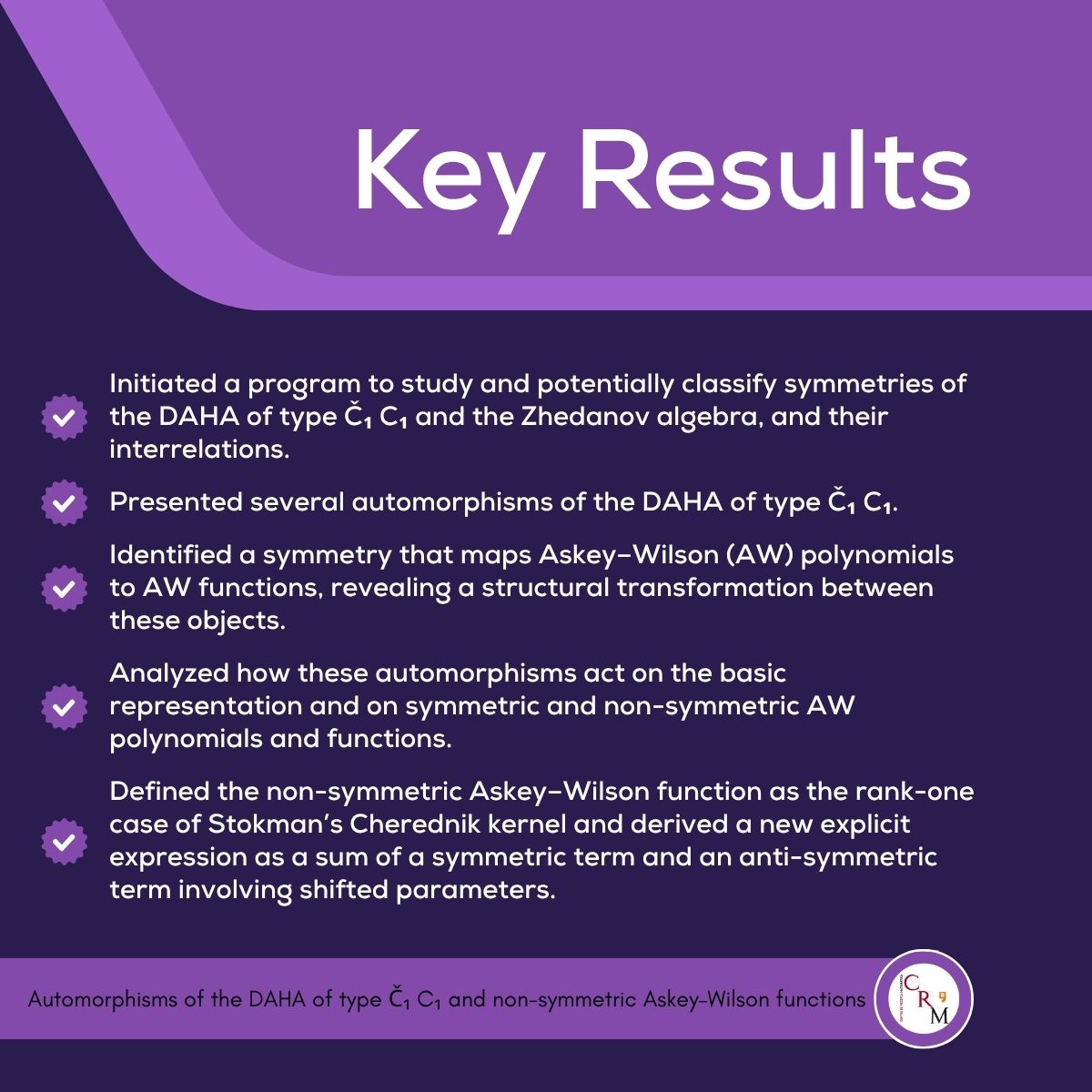 Key Results

Initiated a program to study and potentially classify symmetries of the DAHA of type Č₁ C₁ and the Zhedanov algebra, and their interrelations.

Presented several automorphisms of the DAHA of type Č₁ C₁.

Identified a symmetry that maps Askey–Wilson (AW) polynomials to AW functions, revealing a structural transformation between these objects.

Analyzed how these automorphisms act on the basic representation and on symmetric and non-symmetric AW polynomials and functions.

Defined the non-symmetric Askey–Wilson function as the rank-one case of Stokman's Cherednik kernel and derived a new explicit expression as a sum of a symmetric term and an anti-symmetric term involving shifted parameters.

Automorphisms of the DAHA of type Č₁ C₁ and non-symmetric Askey-Wilson functions

CRM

Exercise aim: Find the line containing "Automorphisms of the DAHA of type Č₁ C₁ and" in the data above. Please transcribe it and every line after it, exactly.

Finished task:
Automorphisms of the DAHA of type Č₁ C₁ and non-symmetric Askey-Wilson functions

CRM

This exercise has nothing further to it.